Job Description :
Dakota Consulting, Inc. () is a growing company that provides innovative business, IT, scientific research, and cybersecurity services to federal and commercial customers. Dakota’s objective is to provide services that meets customers’ needs and exceeds their expectations. Our core values include honesty, a commitment to exceptional customer service, and providing a respectful, fun, challenging, and learning place of employment. We actively recruit for dedicated, technically competent individuals and partners that are self-motivated while performing exceptionally well in a collaborative team effort. Dakota’s headquarters are in Silver Spring, MD.

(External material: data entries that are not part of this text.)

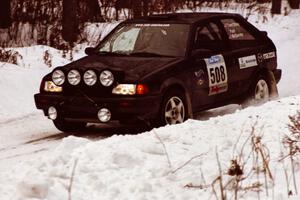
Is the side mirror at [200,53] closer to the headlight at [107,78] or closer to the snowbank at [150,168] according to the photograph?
the headlight at [107,78]

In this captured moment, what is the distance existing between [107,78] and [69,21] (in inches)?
374

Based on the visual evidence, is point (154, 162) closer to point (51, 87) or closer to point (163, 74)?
point (163, 74)

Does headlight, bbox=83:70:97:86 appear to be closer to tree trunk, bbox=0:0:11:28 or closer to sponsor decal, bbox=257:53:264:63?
sponsor decal, bbox=257:53:264:63

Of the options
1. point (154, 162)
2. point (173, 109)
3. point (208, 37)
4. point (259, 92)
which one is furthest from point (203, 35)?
point (154, 162)

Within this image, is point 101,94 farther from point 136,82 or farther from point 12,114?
point 12,114

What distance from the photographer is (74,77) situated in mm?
8398

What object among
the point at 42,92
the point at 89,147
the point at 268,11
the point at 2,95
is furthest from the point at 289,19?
the point at 89,147

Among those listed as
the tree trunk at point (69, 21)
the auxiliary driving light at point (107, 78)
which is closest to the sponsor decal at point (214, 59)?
the auxiliary driving light at point (107, 78)

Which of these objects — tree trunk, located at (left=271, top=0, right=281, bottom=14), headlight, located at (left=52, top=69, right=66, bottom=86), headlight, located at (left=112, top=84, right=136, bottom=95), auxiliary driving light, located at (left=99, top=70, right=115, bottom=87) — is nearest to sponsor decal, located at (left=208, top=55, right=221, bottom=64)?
headlight, located at (left=112, top=84, right=136, bottom=95)

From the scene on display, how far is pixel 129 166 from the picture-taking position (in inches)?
222

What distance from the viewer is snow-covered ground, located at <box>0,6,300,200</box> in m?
5.09

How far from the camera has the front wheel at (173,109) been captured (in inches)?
336

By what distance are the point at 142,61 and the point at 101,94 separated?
80cm

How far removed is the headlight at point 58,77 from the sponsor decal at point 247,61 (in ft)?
9.12
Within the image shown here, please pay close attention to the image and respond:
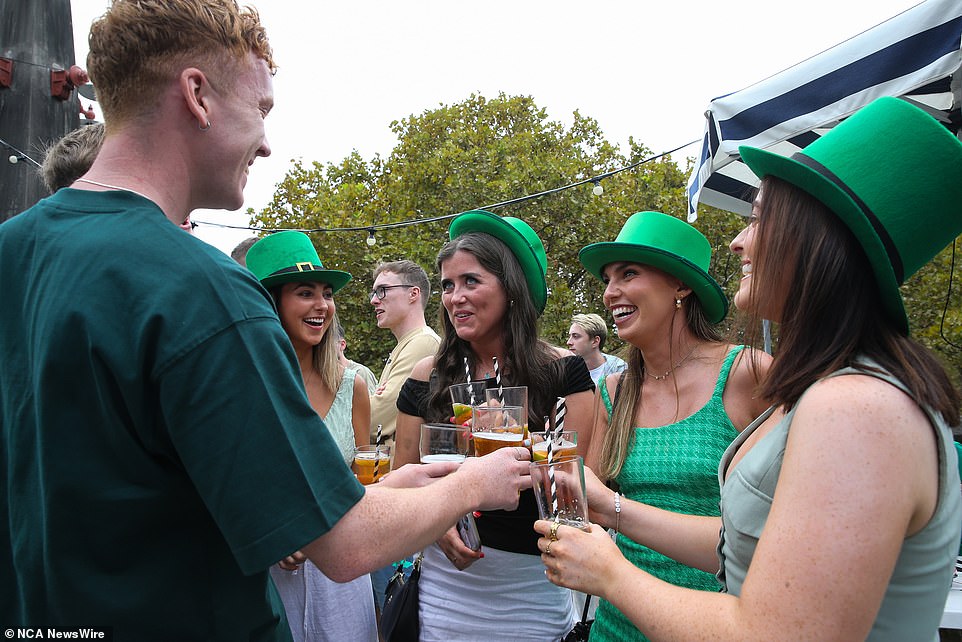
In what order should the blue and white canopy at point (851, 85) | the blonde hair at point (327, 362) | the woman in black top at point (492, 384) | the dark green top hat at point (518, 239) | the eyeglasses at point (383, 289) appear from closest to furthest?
the woman in black top at point (492, 384) < the dark green top hat at point (518, 239) < the blue and white canopy at point (851, 85) < the blonde hair at point (327, 362) < the eyeglasses at point (383, 289)

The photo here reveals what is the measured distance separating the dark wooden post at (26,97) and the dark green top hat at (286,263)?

Dakota is looking for a senior security control assessor (SCA) to join our team at CBP in Falls Church, VA. The candidate will perform security control assessment activities in accordance with National Institute of Standards and Technology (NIST) Risk Management Framework (RMF) Step 4 and DHS 4300 A Sensitive Systems Handbook. Prior/Current DHS clearance, Top Secret or Secret Clearance required.
Job Functions
Security Control Assessments
Serve as team player for all assigned client security control assessment activities in accordance with agency defined processes and procedures
Develop and maintain the overall Security Assessment Plan Schedule used to forecasts ST&E activities over the contract period of performance
Create comprehensive security assessment plans to include the Rules of Engagement (ROE) requirements for identified security controls following NIST 800-53a, FedRAMP guidance, and/or agency-specific guidance
Conduct security control assessment of low, moderate, and high impact federal information systems to include cloud service offerings in accordance with FedRAMP requirements.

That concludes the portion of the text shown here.